Hookers and Demons
When a 19th Century hooker is denied a baptism for her child whom the father of is in question, the entire staff of the brothel where the woman worked many back-breaking hours renounces God and proceeds to have evil rituals. They do this by having sex with paying customers. They also cut off customer legs with axes, because all brothels should be equipped with such tools of the trade lest someone wants something a little kinky every now and again.
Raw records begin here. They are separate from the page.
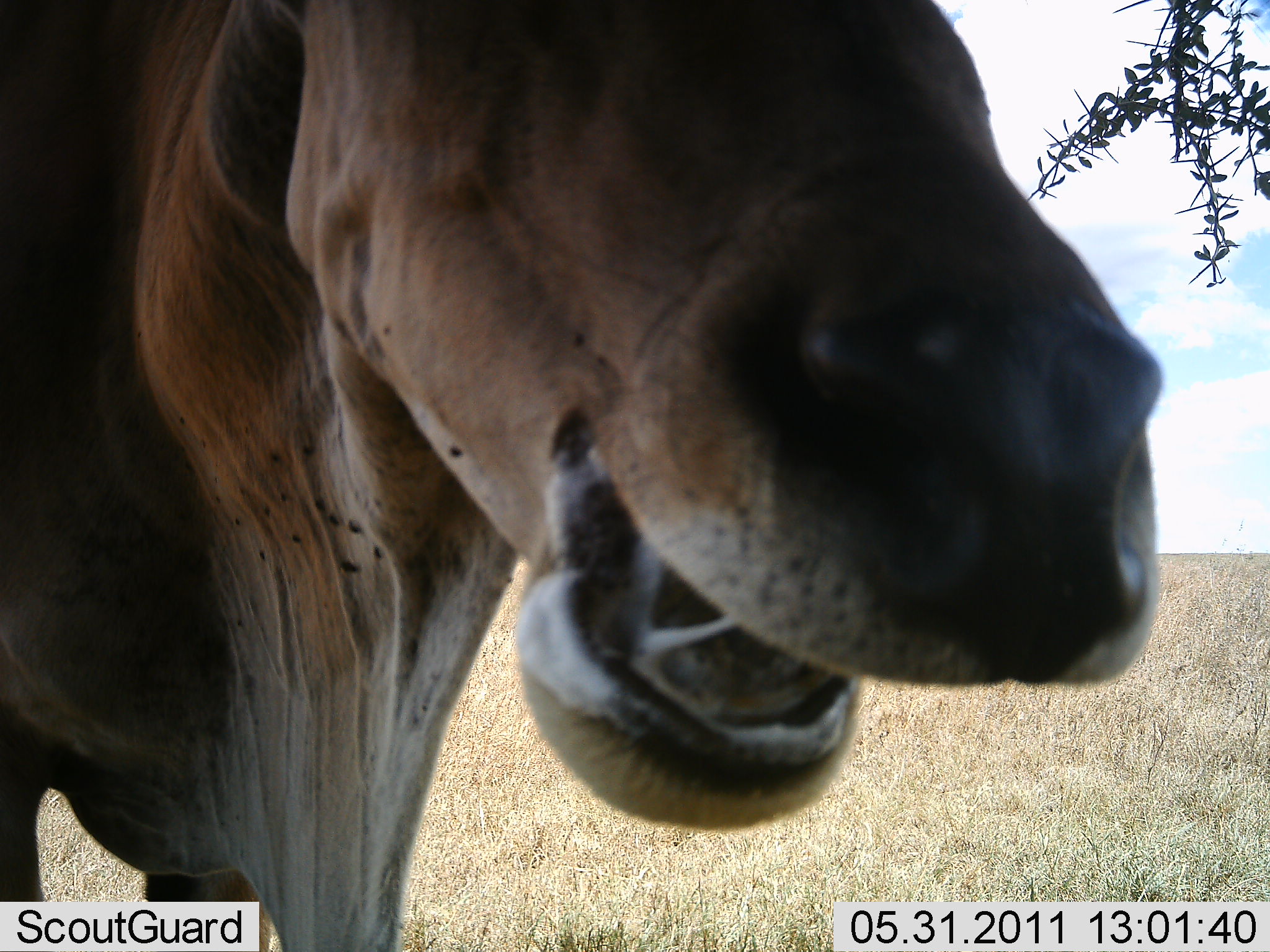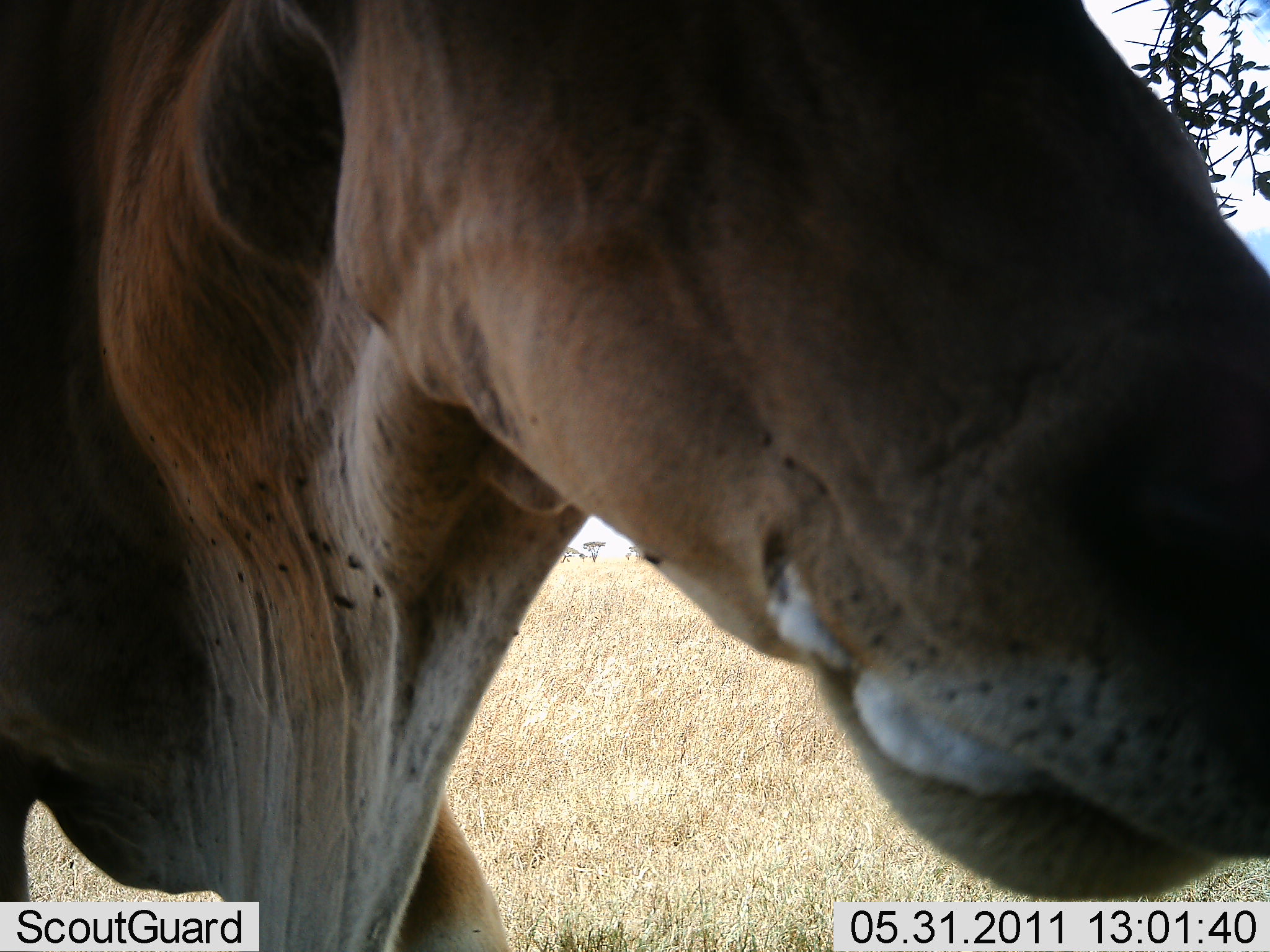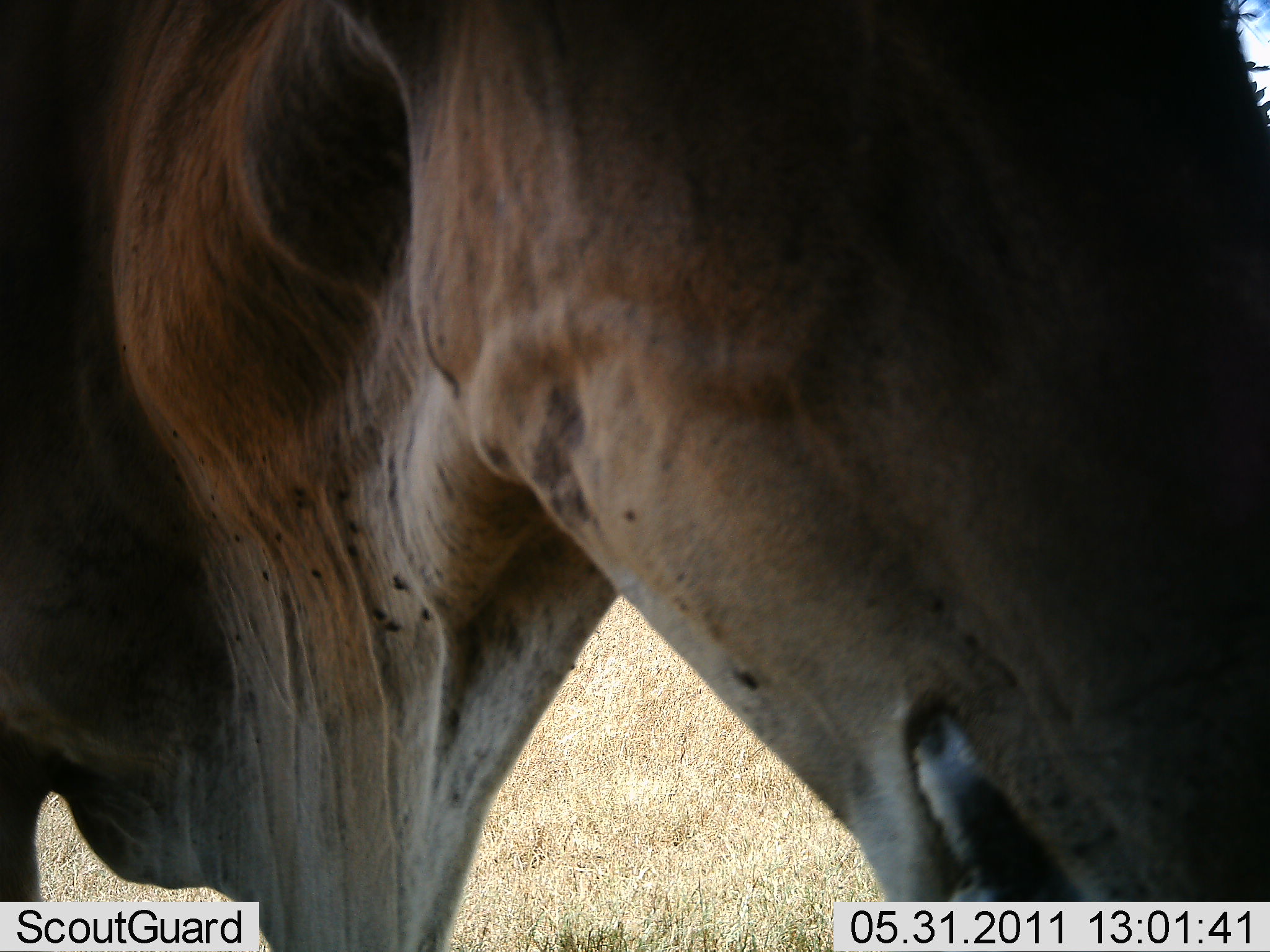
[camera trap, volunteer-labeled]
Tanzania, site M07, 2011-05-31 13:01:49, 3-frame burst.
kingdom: Animalia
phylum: Chordata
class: Mammalia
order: Artiodactyla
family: Bovidae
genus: Tragelaphus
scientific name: Tragelaphus oryx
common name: eland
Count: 1.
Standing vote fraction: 55%.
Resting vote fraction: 0%.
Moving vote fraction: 18%.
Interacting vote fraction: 18%.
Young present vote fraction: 0%.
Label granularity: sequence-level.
Fast forward to modern times and three highly stereotyped teen chicks and two guys are sentenced to house arrest at an abandoned mental institution. (That tired plot device. Again.) They have to clean the place up because sweeping will scare them straight so they won’t commit any more crimes. If they do a good job, their record is clean. If they don’t, it’s the electric chair. (Sorry, wishful thinking.)
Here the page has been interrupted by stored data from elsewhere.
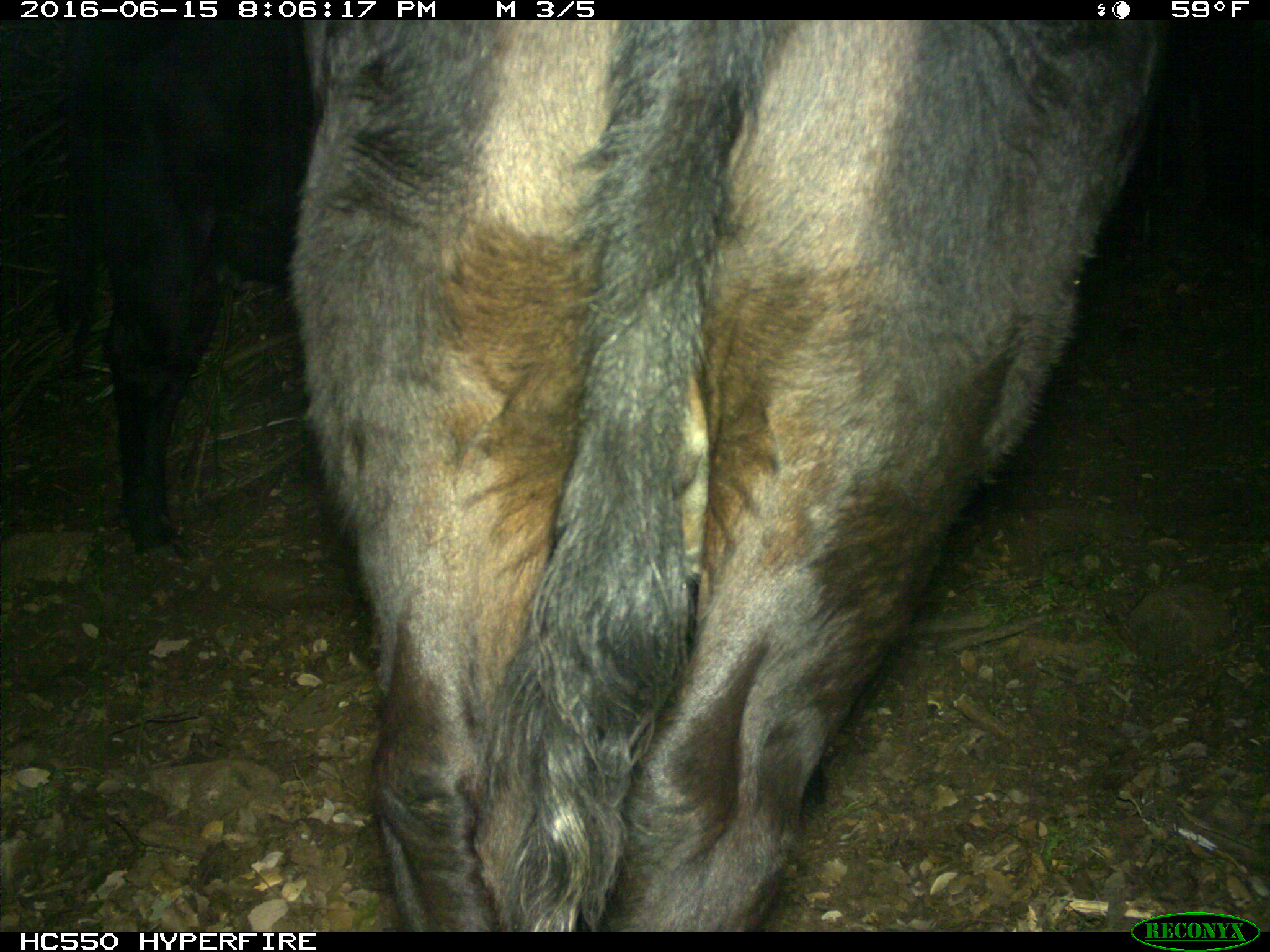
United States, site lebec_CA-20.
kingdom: Animalia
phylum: Chordata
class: Mammalia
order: Artiodactyla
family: Bovidae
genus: Bos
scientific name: Bos taurus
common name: domestic cow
Once inside, they start experiencing spooky things, like doors opening and shutting, people with gunk coming out of their mouths and maggots in the cookie dough. Two very convenient situations: the Day of the Dead is tomorrow, which means every dead person in that zip code gets to party. Secondly, the mental institution is built on the very tainted spot the evil brothel once stood. And if you didn’t see it coming, one of the chicks is a descendant of the evil house madam, Elodia. (That name sounds so made up.) These are what we call Lottery odds.
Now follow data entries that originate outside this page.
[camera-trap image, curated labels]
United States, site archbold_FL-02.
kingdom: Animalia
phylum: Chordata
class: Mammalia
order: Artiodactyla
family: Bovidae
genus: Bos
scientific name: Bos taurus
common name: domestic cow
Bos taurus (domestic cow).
Throw in two priests: one who knows the girl’s past, the other from Mexico and having only one eye. The basement floor glows red when something is about to happen. This evil-meter also emits spook smoke. One by one the teens are either possessed and ripping out spines, or screaming and running for their worthless lives. The best part of Demon Slayer (2003) other than the flagrant (but welcome) display of bare boobies: one possessed chick opens her mouth and a HUGE spider crawls out. Worst part: the rest of the movie.